The statistic \(\mathcal{J}_{n}\) can also be used to test linear restrictions across different waves. Let \(s_1\) and \(s_2\) be two independent samples. Then, \(\varvec{\tau _z}\) is a \(2m\times 1\) stacked vector accounting for the conditional dependence in the two samples, \(\varvec{\tau _z}=(\tau _{z_1}^{s_1},\ldots ,\tau _{z_m}^{s_1},\tau _{z_1}^{s_2},\ldots ,\tau _{z_m}^{s_2})= ({\varvec{\tau _z}^{s_1\ '}}, {\varvec{\tau _z}^{s_2\ '}})'\). \(\varvec{R}=(\varvec{I}_m, -\varvec{I}_m)\), where \(\varvec{I}\) is the identity matrix, and \(\varvec{r}=\varvec{0}_{2m\times 1}\). The estimated variance–covariance matrix \(\varvec{\hat{V}}_{\!\hat{\tau }_{_{z,h_n}}}\) is now a block diagonal matrix with (\(\varvec{\hat{V}}^{s_1}_{\!\hat{\tau }_{_{z,h_n}}}, \varvec{\hat{V}}^{s_2}_{\!\hat{\tau }_{_{z,h_n}}}\)) in the diagonal and \(\varvec{\widehat{C}ov}(\varvec{\hat{\tau }_{_{z,h_n}}}^{\!\!\!\!\!\!\!\!\!\!s_1}_{ }, \varvec{\hat{\tau }_{_{z,h_n}}}^{\!\!\!\!\!\!\!\!\!\!s_2}_{ })\) in the nondiagonal. The permutation procedure to estimate \(\varvec{\hat{V}}_{\!\hat{\tau }_{_{z,h_n}}}\) in this context is quite different since it has to be adapted into an appropriate resampling procedure. For each sample \(s=s_1,s_2\), a bootstrap procedure is implemented: Bootstrap \(\{(Y_{s,1i}^{b},\ldots ,Y_{s,pi}^{b},Z_{s,i}^b)\}_{i=1}^n\!\)\((p+1)-\)tuples from \(\{(Y_{s,1i},\ldots ,Y_{s,pi},Z_{s,i})\}_{i=1}^n\) for a sufficiently large number of times B. Estimate \(\hat{\tau }_{_{z_{\ell },h_n}}^{s,b}\) for each bootstrapped sample and calculate the variances \(\hat{\sigma }^2(\hat{\tau }_{_{z_\ell ,h_n}})=(2B)^{-1} \sum _{s,b} (\hat{\tau }_{_{z_\ell ,h_n}}^{s,b}-\overline{\hat{\tau }}_{_{z_\ell ,h_n}})^2\).
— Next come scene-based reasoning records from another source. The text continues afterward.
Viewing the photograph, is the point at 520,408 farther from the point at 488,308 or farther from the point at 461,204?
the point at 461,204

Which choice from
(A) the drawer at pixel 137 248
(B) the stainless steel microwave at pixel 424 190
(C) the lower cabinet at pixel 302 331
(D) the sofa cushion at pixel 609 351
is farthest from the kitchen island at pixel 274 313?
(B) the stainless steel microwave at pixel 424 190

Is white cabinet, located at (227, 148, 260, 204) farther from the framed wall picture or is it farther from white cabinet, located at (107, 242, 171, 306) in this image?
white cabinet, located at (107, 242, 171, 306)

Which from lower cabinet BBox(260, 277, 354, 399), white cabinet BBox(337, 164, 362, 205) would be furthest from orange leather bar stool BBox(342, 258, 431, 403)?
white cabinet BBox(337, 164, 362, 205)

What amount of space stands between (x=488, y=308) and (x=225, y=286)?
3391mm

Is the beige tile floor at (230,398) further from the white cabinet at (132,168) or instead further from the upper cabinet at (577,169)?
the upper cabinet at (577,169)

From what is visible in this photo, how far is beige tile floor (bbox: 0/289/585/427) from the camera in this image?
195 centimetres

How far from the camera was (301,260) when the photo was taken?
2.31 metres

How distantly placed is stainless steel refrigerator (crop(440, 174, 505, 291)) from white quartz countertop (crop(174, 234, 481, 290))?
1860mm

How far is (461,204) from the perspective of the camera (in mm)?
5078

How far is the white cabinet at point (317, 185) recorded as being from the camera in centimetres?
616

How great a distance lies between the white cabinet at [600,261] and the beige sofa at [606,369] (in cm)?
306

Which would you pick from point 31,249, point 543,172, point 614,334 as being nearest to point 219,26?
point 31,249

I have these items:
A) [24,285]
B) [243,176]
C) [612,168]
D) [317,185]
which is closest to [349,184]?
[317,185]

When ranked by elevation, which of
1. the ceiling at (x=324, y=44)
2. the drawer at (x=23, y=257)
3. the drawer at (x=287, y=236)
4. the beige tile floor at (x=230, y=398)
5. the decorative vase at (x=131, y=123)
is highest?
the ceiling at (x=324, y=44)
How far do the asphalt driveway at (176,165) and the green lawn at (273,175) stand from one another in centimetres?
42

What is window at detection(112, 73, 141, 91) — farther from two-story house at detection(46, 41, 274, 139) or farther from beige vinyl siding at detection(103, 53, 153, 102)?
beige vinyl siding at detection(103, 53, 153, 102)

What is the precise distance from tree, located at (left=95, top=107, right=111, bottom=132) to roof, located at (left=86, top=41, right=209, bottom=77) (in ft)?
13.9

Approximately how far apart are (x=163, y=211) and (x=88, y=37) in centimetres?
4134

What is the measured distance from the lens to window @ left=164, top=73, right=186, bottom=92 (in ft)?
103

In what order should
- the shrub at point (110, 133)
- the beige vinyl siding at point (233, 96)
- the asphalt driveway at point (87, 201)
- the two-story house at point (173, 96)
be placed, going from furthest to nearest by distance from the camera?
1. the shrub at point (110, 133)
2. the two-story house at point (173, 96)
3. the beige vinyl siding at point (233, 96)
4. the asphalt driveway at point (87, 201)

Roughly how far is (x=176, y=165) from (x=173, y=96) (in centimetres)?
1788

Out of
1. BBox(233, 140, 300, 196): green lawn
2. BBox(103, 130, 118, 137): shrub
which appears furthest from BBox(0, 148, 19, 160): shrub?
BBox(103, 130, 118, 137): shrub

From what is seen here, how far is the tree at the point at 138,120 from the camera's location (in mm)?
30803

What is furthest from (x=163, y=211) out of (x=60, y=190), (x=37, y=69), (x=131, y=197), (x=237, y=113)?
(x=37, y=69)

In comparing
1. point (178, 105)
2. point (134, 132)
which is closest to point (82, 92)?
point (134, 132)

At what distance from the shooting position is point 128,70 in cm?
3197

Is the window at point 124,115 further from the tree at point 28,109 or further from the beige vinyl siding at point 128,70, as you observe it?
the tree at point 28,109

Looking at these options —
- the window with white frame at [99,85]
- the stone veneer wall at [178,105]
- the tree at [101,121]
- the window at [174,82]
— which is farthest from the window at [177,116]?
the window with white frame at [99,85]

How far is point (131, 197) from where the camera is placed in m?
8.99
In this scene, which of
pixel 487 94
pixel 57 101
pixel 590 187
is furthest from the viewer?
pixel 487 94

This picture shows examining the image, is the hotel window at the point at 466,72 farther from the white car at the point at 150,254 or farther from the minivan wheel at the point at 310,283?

Then, set \(\varvec{\hat{V}}_{\!\hat{\tau }_{_{z,h_n}}}\!\!\) to be a diagonal matrix with size \(2m\times 2m\) and the estimated values \(\{\hat{\sigma }^2(\hat{\tau }_{_{z_\ell ,h_n}})\}_{\ell =1}^m\).
These two applications of the \(\mathcal{J}_{n}\) statistic are implemented in the simulation study presented in the next section.